You have most likely heard the mantra, “The easiest way to make better photos: photograph your subjects against a clean background.”
They may even say, “99% of photos fail because the background is messy.”
I am here to tell you they are right and wrong. For the beginning photographer, it is much easier to simplify a background than to take a complex and cluttered background and make it work.
What my mentor Don Rutledge taught me was that backgrounds give context.
A clean background makes the subject pop out, but where are they? What are they doing?
Don taught me that it is a matter of composing to make sense of a scene and waiting for the “moment.”
Depth-of-field—is the distance between the nearest and farthest objects in a scene that appear acceptably sharp in an image. Most photographers use a shallow depth-of-field to clean up their background.
The closer you get to something and the wider the aperture, the shallower the depth-of-field. Also, you are removing context.

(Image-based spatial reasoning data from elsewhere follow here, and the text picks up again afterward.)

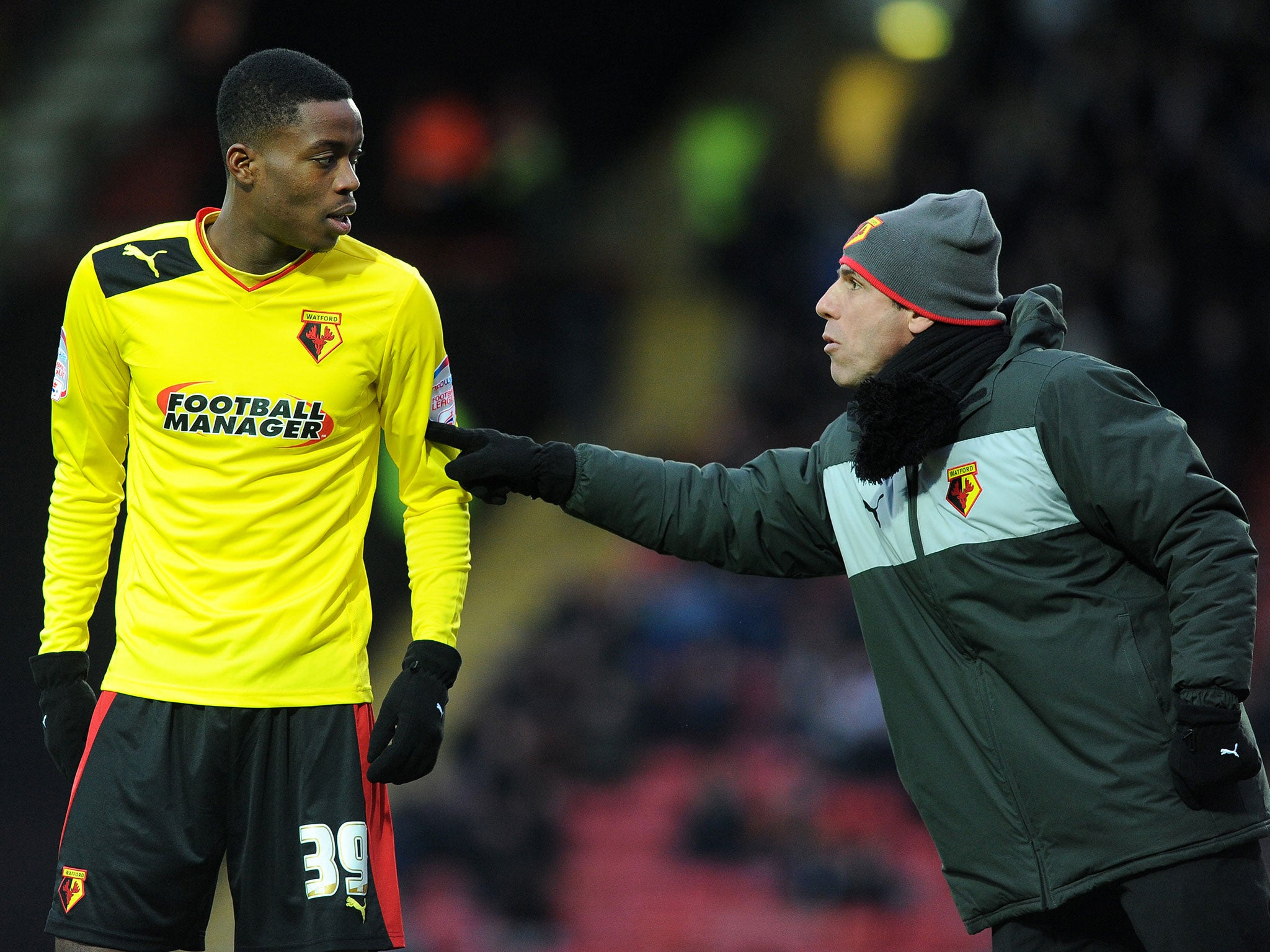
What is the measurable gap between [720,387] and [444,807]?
337 cm

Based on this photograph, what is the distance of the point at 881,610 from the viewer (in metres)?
2.53

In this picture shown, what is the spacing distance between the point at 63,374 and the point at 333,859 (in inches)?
38.3

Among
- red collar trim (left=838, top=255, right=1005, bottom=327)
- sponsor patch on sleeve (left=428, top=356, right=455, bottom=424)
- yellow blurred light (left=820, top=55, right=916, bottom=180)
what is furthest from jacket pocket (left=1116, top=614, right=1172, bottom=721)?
yellow blurred light (left=820, top=55, right=916, bottom=180)

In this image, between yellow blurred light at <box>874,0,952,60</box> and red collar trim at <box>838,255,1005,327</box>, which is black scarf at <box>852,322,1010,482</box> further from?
yellow blurred light at <box>874,0,952,60</box>

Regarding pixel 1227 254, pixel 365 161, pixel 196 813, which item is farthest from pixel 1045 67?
pixel 196 813

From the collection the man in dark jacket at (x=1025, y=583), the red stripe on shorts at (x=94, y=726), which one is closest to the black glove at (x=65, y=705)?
the red stripe on shorts at (x=94, y=726)

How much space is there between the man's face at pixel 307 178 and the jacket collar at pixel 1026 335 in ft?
3.58

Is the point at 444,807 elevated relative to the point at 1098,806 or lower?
lower

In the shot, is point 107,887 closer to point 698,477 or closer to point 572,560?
point 698,477

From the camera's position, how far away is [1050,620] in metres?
2.34

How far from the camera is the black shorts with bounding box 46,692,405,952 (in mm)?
2340

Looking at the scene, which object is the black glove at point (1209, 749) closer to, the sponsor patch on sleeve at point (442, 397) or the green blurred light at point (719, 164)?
the sponsor patch on sleeve at point (442, 397)

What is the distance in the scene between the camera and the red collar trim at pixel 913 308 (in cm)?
251

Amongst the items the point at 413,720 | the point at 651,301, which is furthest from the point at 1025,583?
the point at 651,301
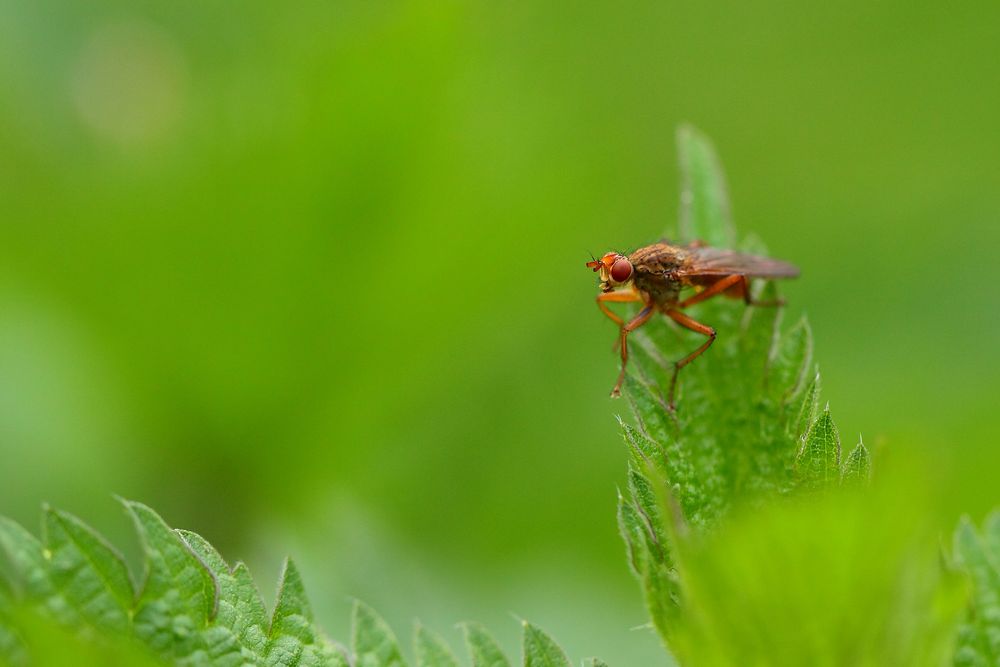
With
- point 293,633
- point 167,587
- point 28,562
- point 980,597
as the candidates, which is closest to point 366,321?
point 293,633

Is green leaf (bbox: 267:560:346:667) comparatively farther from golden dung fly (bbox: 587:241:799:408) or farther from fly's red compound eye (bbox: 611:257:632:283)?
fly's red compound eye (bbox: 611:257:632:283)

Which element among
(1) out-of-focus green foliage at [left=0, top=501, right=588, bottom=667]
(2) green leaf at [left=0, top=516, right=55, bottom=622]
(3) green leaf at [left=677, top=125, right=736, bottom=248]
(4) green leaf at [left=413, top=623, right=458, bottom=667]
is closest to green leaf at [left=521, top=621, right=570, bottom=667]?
(1) out-of-focus green foliage at [left=0, top=501, right=588, bottom=667]

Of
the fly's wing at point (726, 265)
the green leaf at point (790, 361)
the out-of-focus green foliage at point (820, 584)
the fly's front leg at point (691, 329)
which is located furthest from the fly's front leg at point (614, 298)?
the out-of-focus green foliage at point (820, 584)

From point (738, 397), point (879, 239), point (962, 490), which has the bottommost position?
point (738, 397)

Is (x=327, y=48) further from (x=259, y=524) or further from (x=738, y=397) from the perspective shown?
(x=738, y=397)

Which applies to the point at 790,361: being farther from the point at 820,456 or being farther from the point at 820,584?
the point at 820,584

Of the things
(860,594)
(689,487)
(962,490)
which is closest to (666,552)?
(689,487)
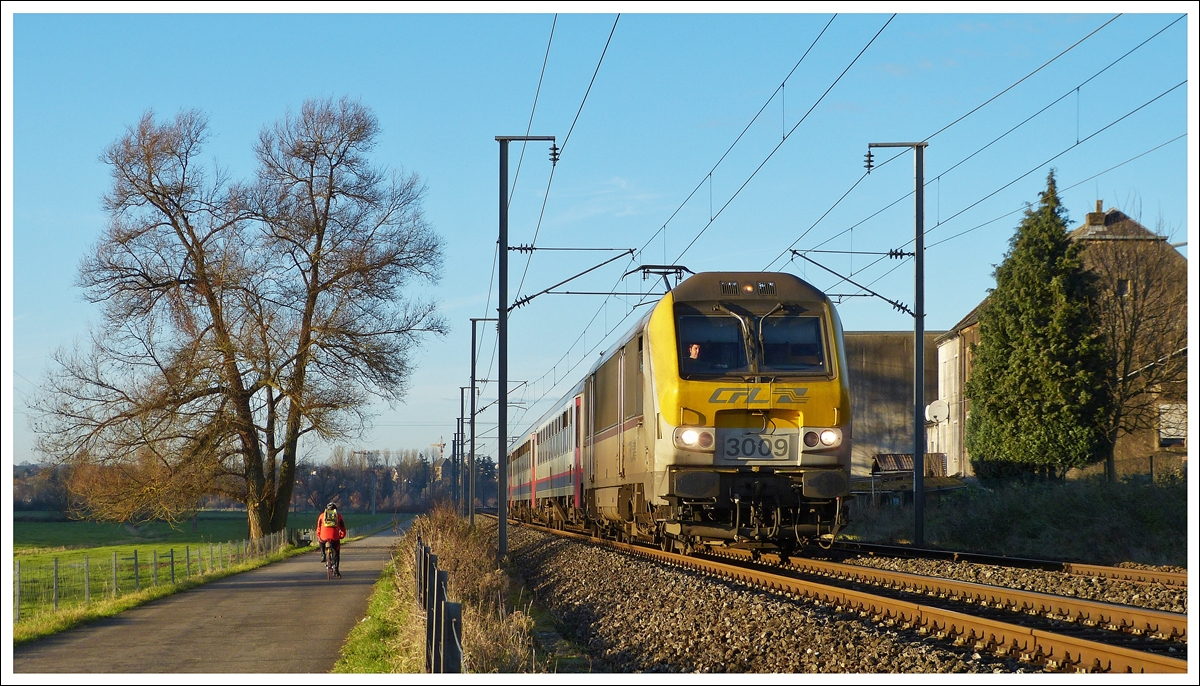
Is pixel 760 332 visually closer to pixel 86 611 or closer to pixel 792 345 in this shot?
pixel 792 345

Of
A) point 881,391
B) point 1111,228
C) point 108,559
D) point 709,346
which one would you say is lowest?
point 108,559

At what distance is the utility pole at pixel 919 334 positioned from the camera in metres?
23.9

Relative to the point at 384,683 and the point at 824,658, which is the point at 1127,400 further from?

You see, it is seeing all those people’s faces behind this man that helps give more context to this photo.
Seeing all the people in the background and their expressions helps photos many times.
Don had the patience and ability to see everything inside the frame. He taught many photographers how to see the edges and everything in between.
I think the background helps make many of Don’s photos. Had he followed the advice you hear about simplifying the background, he would have never been the communicator he was.
The background and everything around a subject can give context to a moment.
Without the woman in the background with the nurse’s hat on, you might not get from the photo that this photo has something to do with healthcare.
Don’t go out and shoot everything to include background. Clean backgrounds have their place.